How to Digitize an Assamese Book: Complete End-to-End Workflow
A complete step-by-step workflow for digitizing a printed Assamese book for republication — from scanning setup through DRISTI OCR, text editing, Unicode conversion, Geetanjali output for print, InDesign layout, and final export.
The Two Goals of Assamese Book Digitization
Before starting any digitization project, define which output you are targeting. These are not the same workflow:
Goal A: Digital archive / searchable PDF — Preserve the text in searchable, accessible form. Output is Unicode text and/or a searchable PDF.
Goal B: Reprint / republication — Produce a new printed edition.
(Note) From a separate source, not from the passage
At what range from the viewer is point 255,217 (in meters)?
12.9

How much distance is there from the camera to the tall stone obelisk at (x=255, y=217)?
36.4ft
Output is a press-ready PDF from InDesign or PageMaker, requiring Geetanjali encoding if using a legacy DTP pipeline.
The workflow below covers both paths. The split occurs at Step 5.
The Complete Workflow
Step 1: Assess the Source Material
Before scanning, assess what you have:
- Print era: Post-1990 (digital font), 1975–1990 (phototypesetting), pre-1975 (letterpress)
- Paper condition: Clean, yellowed, foxed, water-damaged, brittle
- Binding: Sewn binding (can be safely opened flat), glued spine (risk of spine damage when opened flat), stapled
For brittle or valuable originals, consider a book scanning stand or V-shaped cradle rather than pressing the book flat on a flatbed scanner. Some books must be scanned without full opening to avoid spine damage.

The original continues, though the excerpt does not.